» **Selected excerpt**
_ _ _ _ _ _ _

Purpose
This study examines the effects of Tax Awareness, Technological Factors, and Trust in Government on Taxpayer Compliance among individual business taxpayers in Gorontalo Province, Indonesia, and investigates whether Balata Yipilo Cultural Values moderate these relationships within a local cultural setting.
Design/methodology/approach
A quantitative design with SEM-PLS (SmartPLS 4.1.1.1) is employed using Likert-scale questionnaire data from 202 individual business taxpayers (MSMEs). The measurement and structural models are assessed using standard PLS-SEM criteria (reliability, convergent and discriminant validity, VIF, and SRMR), and hypotheses are tested through bootstrapping.
Findings
The model is adequate: all constructs are reliable and valid, free from harmful collinearity, with a moderate-strong explanatory power for Compliance (R² ≈ 0.53). Tax Awareness and Technological Factors have positive and significant effects on Taxpayer Compliance, whereas Trust in Government is not significant. All interactions between Balata Yipilo and the three independent variables fail to support the moderation hypotheses; one interaction is statistically significant but carries a negative coefficient and is therefore also rejected. These results indicate that compliance is primarily driven by taxpayers’ awareness and the supportiveness of tax-related technology, while Trust in Government and Balata Yipilo operate more as normative and institutional background conditions than as statistical amplifiers of the observed relationships.

_ _ _ _ _ _ _

» **Task directions**
Please carry the tax compliance abstract further, picking up after its last sentence. The lines after this point have no connection to the tax compliance abstract.

_ _ _ _ _ _ _

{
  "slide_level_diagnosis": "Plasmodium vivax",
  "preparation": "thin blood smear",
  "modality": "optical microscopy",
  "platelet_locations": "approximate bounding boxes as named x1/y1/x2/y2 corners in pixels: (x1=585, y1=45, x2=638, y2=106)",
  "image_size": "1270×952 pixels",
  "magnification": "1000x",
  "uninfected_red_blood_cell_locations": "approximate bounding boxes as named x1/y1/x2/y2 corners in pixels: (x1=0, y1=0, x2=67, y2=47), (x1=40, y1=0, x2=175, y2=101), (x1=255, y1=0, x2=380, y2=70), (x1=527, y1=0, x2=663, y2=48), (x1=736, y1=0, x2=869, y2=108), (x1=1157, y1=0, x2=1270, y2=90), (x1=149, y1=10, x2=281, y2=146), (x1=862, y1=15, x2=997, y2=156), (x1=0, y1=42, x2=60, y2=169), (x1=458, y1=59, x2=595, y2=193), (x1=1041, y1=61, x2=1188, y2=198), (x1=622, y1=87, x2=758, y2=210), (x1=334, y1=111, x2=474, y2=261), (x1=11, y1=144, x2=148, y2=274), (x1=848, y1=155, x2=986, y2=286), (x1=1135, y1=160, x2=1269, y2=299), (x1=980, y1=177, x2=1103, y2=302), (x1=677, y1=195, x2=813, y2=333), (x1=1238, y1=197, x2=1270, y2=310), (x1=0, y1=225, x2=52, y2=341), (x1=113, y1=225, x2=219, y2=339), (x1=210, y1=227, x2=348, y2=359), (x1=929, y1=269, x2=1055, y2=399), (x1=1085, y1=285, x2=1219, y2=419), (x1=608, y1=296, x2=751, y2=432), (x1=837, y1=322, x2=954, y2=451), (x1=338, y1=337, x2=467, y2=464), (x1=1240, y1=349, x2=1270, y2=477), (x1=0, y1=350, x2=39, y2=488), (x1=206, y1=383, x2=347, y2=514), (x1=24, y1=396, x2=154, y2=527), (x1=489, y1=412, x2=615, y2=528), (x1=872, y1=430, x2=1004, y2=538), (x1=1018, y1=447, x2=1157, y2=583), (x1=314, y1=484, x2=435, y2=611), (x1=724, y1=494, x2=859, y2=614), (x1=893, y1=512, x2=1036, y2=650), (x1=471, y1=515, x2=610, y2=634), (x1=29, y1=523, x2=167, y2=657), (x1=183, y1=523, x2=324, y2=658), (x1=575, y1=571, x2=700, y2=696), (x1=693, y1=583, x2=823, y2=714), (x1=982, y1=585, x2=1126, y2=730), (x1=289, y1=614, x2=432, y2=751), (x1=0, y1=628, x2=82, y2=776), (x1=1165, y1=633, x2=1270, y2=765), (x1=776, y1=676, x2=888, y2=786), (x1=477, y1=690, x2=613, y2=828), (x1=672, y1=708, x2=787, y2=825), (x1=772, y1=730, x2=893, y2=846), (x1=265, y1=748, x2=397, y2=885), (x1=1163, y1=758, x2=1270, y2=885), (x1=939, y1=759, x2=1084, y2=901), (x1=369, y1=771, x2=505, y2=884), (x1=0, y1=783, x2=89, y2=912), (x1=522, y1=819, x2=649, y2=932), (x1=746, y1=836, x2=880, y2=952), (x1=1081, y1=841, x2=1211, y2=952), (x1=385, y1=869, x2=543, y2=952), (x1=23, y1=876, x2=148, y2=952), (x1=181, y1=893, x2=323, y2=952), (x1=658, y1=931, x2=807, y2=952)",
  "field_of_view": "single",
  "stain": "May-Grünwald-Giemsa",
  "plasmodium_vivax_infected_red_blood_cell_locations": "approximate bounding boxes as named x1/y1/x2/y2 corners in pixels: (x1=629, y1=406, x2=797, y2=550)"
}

_ _ _ _ _ _ _

» **Task answer**
Research limitations/implications
The study is limited to business taxpayers in a single province, uses a cross-sectional design, and relies on self-reported perceptions, so generalization should be made cautiously. Practically, tax authorities and local governments should prioritize programs that enhance tax awareness, improve the reliability and usability of tax technology systems, and build public trust, while integrating Balata Yipilo values into tax education and services as an ethical and cultural foundation for compliance.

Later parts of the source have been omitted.